También cita Yosethe (intervención 1) a Payán “…y con los menores prejuicios posibles.” al elaborar la HC y también al interpretar las reacciones; considero esta afirmación de suma importancia pues estamos llenos de los tales prejuicios: toda la normatización de la Medicina Convencional respecto a los paraclínicos, los diagnósticos catastróficos que dejan sin esperanza al médico y al paciente, el famoso “ya no se puede hacer nada”, “debe aprender a vivir con ello”, etc.; sin embargo el Pensamiento Alternativo (léase TN) tampoco está libre de estos prejuicios y quizás tenga más que la misma Medicina Convencional: que si hay metales en la boca producirá irritaciones, que una endodoncia traerá problemas de salud, que si hay un dolor occipital entonces habrá una irritación en Vejiga, que si el Dermatrón marca caída en Hígado allí está el CI, que toda cicatriz es un CI, etc.  ¡Ojo!, cuidado con el tema, aquí definitivamente debemos recordar la frase acuñada por Payán “a veces y depende”.

La idea es acercarnos al paciente con el juicio lo más en blanco posible, por supuesto sin desechar los conocimientos y experiencias pero sin dejar que esto prime sobre lo observado.  Esto permitirá que nos quepa en la cabeza lo observado en un paciente con Migraña, a quien durante la aplicación de un Cuero Cabelludo se le erizaba la piel de la rodilla izquierda y sentía cosquilleo allí; al interrogar al paciente sobre antecedentes en la rodilla negaba enfáticamente haber sufrido alguna patología o trauma en la misma (al menos según su memoria consiente),  sin embargo algunos segmentos de pápulas en la rodilla lograron la mejoría de su Migraña. 

Para terminar quiero unirme a la invitación que nos hace el Dr.

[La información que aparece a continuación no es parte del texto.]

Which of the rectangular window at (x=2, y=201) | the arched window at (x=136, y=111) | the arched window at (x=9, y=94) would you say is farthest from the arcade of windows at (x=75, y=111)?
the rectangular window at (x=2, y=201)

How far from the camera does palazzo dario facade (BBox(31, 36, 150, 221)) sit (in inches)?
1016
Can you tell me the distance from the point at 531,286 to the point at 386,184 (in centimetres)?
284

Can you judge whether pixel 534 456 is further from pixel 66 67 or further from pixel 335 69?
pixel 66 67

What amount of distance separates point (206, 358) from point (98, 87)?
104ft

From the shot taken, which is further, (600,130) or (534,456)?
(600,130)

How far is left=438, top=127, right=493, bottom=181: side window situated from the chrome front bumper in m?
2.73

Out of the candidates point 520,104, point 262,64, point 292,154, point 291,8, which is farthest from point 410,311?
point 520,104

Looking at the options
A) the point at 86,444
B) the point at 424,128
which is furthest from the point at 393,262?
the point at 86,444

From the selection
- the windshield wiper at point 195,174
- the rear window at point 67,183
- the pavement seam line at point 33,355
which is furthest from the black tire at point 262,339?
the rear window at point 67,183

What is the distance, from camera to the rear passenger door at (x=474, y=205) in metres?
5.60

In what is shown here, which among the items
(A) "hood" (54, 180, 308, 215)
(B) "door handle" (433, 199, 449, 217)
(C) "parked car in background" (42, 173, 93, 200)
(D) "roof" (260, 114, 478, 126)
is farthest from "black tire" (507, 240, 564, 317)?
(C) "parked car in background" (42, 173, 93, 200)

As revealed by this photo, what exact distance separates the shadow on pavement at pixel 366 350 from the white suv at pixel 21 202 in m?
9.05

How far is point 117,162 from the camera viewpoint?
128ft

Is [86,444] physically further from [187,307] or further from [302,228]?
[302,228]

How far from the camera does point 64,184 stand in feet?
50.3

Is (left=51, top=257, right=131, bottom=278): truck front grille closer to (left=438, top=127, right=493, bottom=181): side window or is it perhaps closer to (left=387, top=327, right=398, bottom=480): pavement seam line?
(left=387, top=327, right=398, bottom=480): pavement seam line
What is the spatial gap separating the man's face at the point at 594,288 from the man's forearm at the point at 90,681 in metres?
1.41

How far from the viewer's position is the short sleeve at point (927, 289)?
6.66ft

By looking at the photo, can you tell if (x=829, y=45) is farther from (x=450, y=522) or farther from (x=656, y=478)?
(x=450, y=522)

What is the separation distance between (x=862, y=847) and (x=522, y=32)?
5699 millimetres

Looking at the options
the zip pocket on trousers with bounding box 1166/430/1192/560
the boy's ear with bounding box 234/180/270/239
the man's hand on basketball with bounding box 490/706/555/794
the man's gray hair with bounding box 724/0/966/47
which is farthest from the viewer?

Levy (intervención 12), que es la misma de Edgar Morín, a romper con la disyuntiva entre Holismo o Reduccionismo y mejor aprender a caminar con los dos pues no es ni el uno ni el otro, son ambos.


Intervención 14: Adriana Franchino

Y que dificil es hacer una historia de vida completa: Durante varios años una paciente no mejoraba su estado bucal general siempre con inflamacion gingival ,caries de cuello a pesar de tener una buena dieta y realizar controles periodicos, haber logrado una correcta higiene oral, no tener ninguna amalgama ni metales que hicieran galvanismo  Un dia paseando por la quinta de su casa me dice, pensar que durante años mi tia enterraba las pilas aqui y nosotros sin saber nos comiamos las verduras.